The Nine Lives of Tomas Katz is a 2000 Anglo-German black and white surreal comedy. It has been described as an "avant-garde comedy about the Apocalypse", co-written and directed by Ben Hopkins.

==Premise==
On the last day of creation, a stranger arrives in London. No one knows who he is or where he has come from but by the time he leaves, the entire universe will have been erased.

==Cast==
- Tom Fisher as No / Tomas Katz
- Ian McNeice as Inspector
- Tony Maudsley as Taxi Driver
- Sachiko Hidari as Cuthbert Will Keen
- Andrew Melville as Minister of Fish
- Toby Jones as Civil Servant
- Asif Kapadia as Gwupigrubynudnylandian
- Kris Krishnamma as Gwupigrubynudnylandian
- Jamille Jinnah as Gwupigrubynudnylandian
- Sophie Bevan as Journalist
- Trevor Thomas as Schlauch
- Amelia Curtis as Underworld Announcer
- Tilly Blackwood as Underworld Secretary
- David de Keyser as Exhumed Rabbi
- John Ramm as Ivul Gurk
- Janet Henfrey as Janice Waily
- Boyd Clack as Abel Mularchy
- Tara Savage as Radiator Child
- Callum Savage as Radiator Child
- Oliver Parkes as Drumchild
- Andrew Kötting as Taxi Driver
- Graham Lawson as axi Driver
- Joseph Greig as Astral Guide
- Tim Barlow as Mr.
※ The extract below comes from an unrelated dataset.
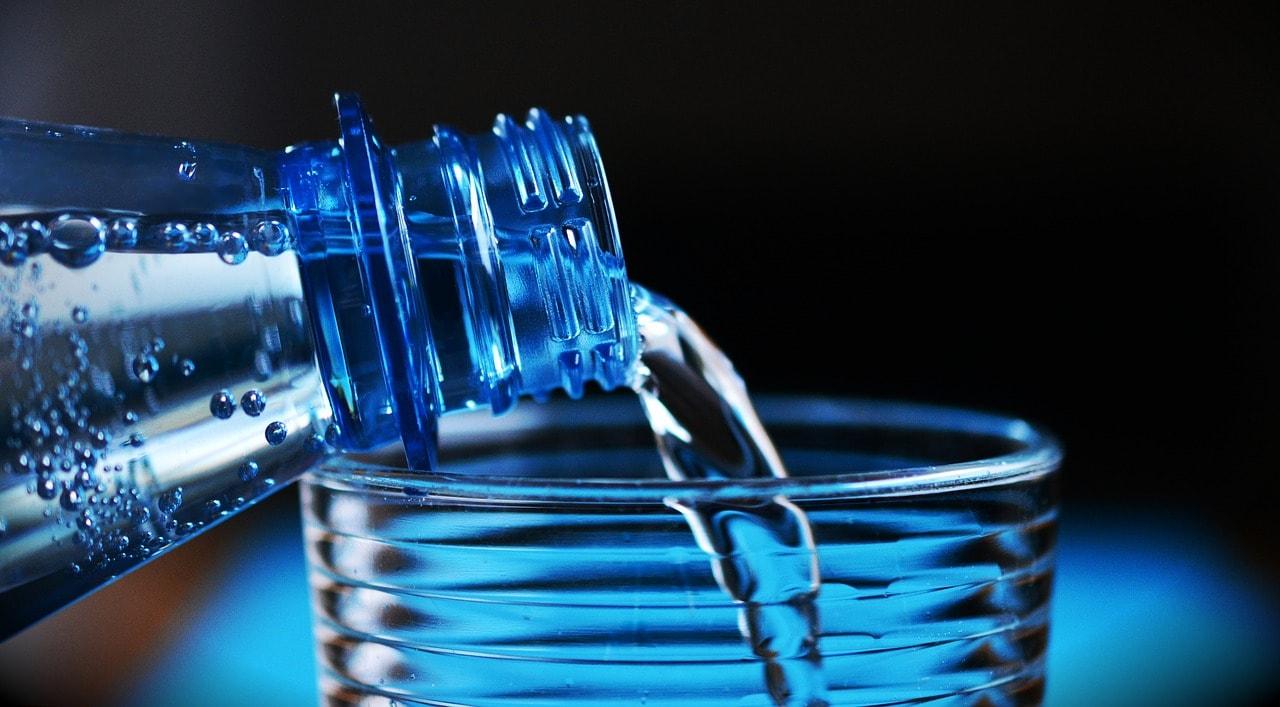 Top 6 Best Water Bottles of 2019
Browne
- Joan Oliver as Care Worker
- Colin Weatherall as Bank Clerk
- Sean Albuquerque as Geoff Plow
- Jason Thorpe as Officer Willis
- Togo Igawa as Japanese Scuba Diver
- Kiki Kendrick as Suburban Mum
- Stephen Pye as Suburban Son
- Yvette Richardson as Police Secretary
- Francesca Dowd as Tea Lady
- Sadie Walters as Tea Lady
- Thomas Q. Napper as Man Falling During 'Gripped'
- Paul Ritter as Dave
- Steven O'Donnell as Keith
- Noah Taylor as Hyde Park Nutter
- David Farr as Hyde Park Nutter
- Kim Noble as Hyde Park Nutter
- Tim Potter ad Apocalyptic Nutter
- Andrew Harrison as Voice
- India Martin as Voice
- Josh De La Mare as Voice
- Luke Morris as Voice
- Catherine Gosling Fuller as Voice
- Andy Lane as Voice

==Critical response==
Peter Bradshaw wrote in The Guardian, "a distinctively English, rather than simply British, movie in its loopy, diverting surrealism...Nothing so obvious as a plot is allowed to cramp this movie's style as it swoops weirdly across the dream landscape of London like a demented, dishevelled bird." George Perry wrote on BBC Films, "this has to be one of the strangest films of the year, a weird apocalyptic vision shot in the most mundane of London surroundings, with all too obvious budgetary constraints pushed asunder by the sheer energy of the director's imagination."

==Awards==
The film was the winner of the Evening Standard Best Newcomer Award 2000, for director Ben Hopkins.